- **SOURCE EXTRACT**
Discredited pathologist admits he was 'profoundly ignorant'
But Charles Smith says his work is being 'unfairly singled out' by reviewers
An Ontario pathologist whose expert opinions saw innocent parents jailed and accused of killing their children apologized Monday for the mistakes he made, and admitted his training was inadequate.
Charles Smith, in his first day of testimony before the public inquiry probing his work, said he now realizes he had little understanding of the criminal justice system or the role an expert witness, like a pathologist, can play in a trial.
"I thought I knew it but I realize now just how profoundly ignorant I was," he said at the Toronto hearing, as some of the parents and family members affected by his work looked on.
He said he used to think his role as an expert witness in a trial was to support the prosecution. He didn't realize it was his job to be impartial.
"In the very beginning, when I went to court on the few occasion in the 1980s, I honestly believed it was my role to support the Crown attorney," Smith told the inquiry.
"I was there to make a case look good. That's the way I felt."
He blamed his ignorance on the poor training available to him in the 1970s and 1980s. He said he was never able to find training courses in Canada and only attended one two-day seminar in the United States in the 1990s that focused on testifying in court. Much of his training, he did himself.
"It was self-taught, it was minimal, and retrospectively, I realize it was woefully inadequate," he said.
The inquiry, led by Justice Stephen Goudge, was called after a team of forensic experts reviewed Smith's work and found he made questionable conclusions of foul play in 20 child autopsies, 13 of which resulted in criminal convictions.
The review, with findings made public in April 2007, focused on 45 child autopsies Smith conducted between 1991 and 2002, when he was considered a leading expert on pediatric forensics at Toronto's Hospital for Sick Children.

- **DATA LISTING**
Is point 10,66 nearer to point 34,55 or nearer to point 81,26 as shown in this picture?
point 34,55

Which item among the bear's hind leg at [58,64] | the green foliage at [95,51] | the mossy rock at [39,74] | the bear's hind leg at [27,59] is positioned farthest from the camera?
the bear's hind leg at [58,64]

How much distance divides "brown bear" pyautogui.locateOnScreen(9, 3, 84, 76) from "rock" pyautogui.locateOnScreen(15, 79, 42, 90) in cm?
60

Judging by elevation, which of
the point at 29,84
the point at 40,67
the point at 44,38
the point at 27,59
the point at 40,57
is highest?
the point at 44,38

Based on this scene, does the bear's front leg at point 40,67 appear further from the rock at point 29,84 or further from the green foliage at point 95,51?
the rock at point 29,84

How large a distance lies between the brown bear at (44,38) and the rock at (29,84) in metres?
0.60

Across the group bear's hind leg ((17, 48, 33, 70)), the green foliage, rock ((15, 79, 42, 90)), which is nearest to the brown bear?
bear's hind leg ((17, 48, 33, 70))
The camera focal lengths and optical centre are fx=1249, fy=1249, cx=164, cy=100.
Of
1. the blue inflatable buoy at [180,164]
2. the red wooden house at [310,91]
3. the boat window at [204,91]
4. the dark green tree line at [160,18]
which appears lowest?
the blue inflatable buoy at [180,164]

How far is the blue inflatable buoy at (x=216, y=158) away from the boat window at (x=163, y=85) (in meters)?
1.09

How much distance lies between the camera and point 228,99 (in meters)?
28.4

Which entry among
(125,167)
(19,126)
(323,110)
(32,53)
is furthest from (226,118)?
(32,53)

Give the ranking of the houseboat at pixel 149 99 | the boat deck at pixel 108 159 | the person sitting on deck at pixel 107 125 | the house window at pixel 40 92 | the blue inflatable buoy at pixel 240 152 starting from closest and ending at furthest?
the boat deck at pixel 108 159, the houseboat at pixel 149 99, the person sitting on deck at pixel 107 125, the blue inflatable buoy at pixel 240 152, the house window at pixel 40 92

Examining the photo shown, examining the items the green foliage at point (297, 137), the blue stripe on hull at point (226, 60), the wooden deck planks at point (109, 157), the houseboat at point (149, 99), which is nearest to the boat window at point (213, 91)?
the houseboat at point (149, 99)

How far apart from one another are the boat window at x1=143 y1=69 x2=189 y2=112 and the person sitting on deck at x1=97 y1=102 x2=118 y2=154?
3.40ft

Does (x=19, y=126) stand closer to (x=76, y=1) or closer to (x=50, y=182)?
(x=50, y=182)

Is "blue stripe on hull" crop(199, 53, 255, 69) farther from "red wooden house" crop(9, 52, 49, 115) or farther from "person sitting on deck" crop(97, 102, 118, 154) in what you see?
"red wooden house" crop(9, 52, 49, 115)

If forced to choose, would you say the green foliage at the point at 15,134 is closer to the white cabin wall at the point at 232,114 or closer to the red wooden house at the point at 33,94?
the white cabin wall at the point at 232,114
==
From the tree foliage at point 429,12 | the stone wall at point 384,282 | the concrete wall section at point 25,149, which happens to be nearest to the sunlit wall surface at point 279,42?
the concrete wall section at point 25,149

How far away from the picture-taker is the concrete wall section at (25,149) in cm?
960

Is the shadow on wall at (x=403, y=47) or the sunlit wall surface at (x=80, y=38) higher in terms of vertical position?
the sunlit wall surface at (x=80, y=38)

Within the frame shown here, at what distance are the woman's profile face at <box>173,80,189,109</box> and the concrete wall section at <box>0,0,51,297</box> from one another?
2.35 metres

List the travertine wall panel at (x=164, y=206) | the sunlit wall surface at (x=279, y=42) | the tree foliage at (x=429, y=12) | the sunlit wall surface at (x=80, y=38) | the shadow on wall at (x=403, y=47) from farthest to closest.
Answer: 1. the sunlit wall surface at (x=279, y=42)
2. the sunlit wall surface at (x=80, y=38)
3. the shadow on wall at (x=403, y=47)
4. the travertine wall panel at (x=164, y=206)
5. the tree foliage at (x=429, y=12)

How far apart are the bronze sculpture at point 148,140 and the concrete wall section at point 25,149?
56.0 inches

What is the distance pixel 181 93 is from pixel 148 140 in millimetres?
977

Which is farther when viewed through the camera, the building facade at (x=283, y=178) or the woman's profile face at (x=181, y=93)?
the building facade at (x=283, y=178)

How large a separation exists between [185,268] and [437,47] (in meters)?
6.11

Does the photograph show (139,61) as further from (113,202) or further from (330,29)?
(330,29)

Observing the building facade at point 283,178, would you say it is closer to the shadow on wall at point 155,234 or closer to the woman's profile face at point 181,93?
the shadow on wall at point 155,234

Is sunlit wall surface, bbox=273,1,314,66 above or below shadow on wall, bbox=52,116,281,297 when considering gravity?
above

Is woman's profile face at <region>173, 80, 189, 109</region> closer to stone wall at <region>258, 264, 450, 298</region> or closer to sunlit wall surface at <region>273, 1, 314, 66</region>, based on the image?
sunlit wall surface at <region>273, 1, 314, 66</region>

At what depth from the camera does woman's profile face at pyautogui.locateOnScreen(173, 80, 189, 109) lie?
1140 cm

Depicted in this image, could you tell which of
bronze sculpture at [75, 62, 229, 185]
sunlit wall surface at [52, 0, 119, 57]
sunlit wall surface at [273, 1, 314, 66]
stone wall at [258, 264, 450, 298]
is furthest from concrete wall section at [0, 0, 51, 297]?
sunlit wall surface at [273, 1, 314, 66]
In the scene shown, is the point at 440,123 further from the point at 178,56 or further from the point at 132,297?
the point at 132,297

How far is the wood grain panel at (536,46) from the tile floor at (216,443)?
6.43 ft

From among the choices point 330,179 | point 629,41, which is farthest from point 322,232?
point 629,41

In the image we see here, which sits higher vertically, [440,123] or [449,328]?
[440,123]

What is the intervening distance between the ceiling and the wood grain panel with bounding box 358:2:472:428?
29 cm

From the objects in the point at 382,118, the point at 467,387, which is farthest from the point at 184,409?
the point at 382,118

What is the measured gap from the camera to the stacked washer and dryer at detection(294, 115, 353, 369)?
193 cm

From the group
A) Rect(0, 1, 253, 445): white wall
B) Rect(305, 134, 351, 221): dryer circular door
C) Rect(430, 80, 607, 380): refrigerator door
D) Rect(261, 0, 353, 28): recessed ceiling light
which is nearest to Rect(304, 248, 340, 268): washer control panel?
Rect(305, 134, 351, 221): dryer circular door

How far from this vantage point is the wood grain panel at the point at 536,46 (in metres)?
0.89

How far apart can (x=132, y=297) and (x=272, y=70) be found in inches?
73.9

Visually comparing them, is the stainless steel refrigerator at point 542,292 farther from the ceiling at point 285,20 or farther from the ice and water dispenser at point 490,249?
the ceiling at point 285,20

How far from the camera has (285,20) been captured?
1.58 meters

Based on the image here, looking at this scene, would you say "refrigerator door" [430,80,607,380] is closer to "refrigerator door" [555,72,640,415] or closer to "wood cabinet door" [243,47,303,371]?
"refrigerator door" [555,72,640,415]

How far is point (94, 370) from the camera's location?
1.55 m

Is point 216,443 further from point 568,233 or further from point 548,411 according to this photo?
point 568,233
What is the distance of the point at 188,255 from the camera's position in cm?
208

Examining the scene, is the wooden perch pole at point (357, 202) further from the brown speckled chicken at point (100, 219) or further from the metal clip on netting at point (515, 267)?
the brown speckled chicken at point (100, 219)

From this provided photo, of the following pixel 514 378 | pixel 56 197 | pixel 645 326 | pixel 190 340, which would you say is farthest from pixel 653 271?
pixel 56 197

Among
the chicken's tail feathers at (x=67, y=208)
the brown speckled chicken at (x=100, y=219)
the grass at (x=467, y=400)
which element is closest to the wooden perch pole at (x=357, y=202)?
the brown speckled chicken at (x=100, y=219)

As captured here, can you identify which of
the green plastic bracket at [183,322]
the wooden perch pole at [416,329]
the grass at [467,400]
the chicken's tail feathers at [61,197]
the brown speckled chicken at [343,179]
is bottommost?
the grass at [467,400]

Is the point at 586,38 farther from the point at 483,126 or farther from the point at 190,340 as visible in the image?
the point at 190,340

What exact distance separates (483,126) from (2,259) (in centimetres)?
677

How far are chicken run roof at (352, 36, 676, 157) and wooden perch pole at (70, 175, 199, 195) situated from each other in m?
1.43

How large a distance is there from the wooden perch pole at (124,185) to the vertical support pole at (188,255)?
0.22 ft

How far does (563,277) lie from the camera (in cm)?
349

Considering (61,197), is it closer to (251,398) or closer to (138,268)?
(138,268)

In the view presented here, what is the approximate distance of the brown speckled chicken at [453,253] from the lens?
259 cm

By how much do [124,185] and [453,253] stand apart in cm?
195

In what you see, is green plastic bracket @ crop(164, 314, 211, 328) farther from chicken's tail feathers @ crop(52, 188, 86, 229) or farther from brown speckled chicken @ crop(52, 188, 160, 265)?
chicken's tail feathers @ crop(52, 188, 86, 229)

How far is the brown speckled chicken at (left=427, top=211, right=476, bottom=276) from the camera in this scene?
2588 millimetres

- **TASK**
Answer these questions from the article on the pathologist inquiry:
1. In which country did Smith attend a two-day seminar on testifying in court?
2. Who led the inquiry?
3. How many child autopsies did the review focus on?
The lines are separate material, unrelated to the text.

- **EXERCISE RESULT**
1. The United States
2. Justice Stephen Goudge
3. 45